When the day for the hearing came, I didn’t have any lawyers or a defense team. It was just me against Ansley.
“Order in the court!” Judge Kathy shouted. “Viviana Mars, you may come up to the stand.”
“Thank you, your honor.” I read the oath as I held my hand on the Holy Bible. An officer conducted the questioning.
“Did you break into the Aris family house?” he prompted.
“But you went in when there was no one home,” the officer stated.
“Yes, that is correct,” I responded.
“Why is that?”
“Well, when Ansley and I became friends, we let each other go in our houses whenever we wanted, without permission,” I explained.
“Okay. Did you steal a piece of clothing from Ansley’s closet?”
“Yes, to keep the evidence clean,” I claimed, making direct eye contact with Ansley. I could see in her eyes that she knew what she did was wrong.
“And you found the evidence… where?” he asked.
“In her closet,” I responded, simply.
“You may go back to your seat.”
“Ansley Aris, to the stand please,” Judge Kathy ordered. She slowly arose and started to shake. She said the oath quietly. She then took her seat at the stand.
“Did you help Daniel cheat on Viviana?” the officer asked. She hesitated with the question.
“Yes,” she said with a shaky voice.
“Did you murder Daniel Clays?” he finally said.
“No.” She looked deep into my eyes. People in the jury gasped. She’s lying.
“Are you sure?” he asked.
“Why was the knife in your closet?” he interrogated. Ansley didn’t respond.

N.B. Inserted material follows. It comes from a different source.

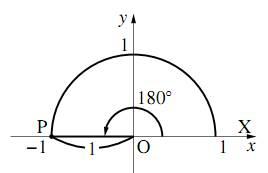 $180^\circ$ の三角比を表す図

“I did it!” she finally blurted out. “And I was going to get you next!” she shouted as she pointed at me. Murmurs escaped from people in the crowd. The sound of people talking was overwhelming. Judge Kathy slammed her gavel on the desk multiple times.
“Order!” she repeated. When the people calmed down, she started talking again. “I think the verdict is clear. I sentence Ansley Aris to life in prison.”
Ansley broke down in a puddle of tears. She violently sobbed as she was handcuffed and taken away. I smiled in happiness and pain.
“We are still going to test the knife for DNA evidence, Ms. Mars,” Judge Kathy informed.
“Not a problem with me.”
I found out two years later that Ansley’s fingerprints were on the knife, and it was Daniel’s blood. Thanks to my supernatural ability, I later became the world’s best detective. Since then, I’ve never been happier.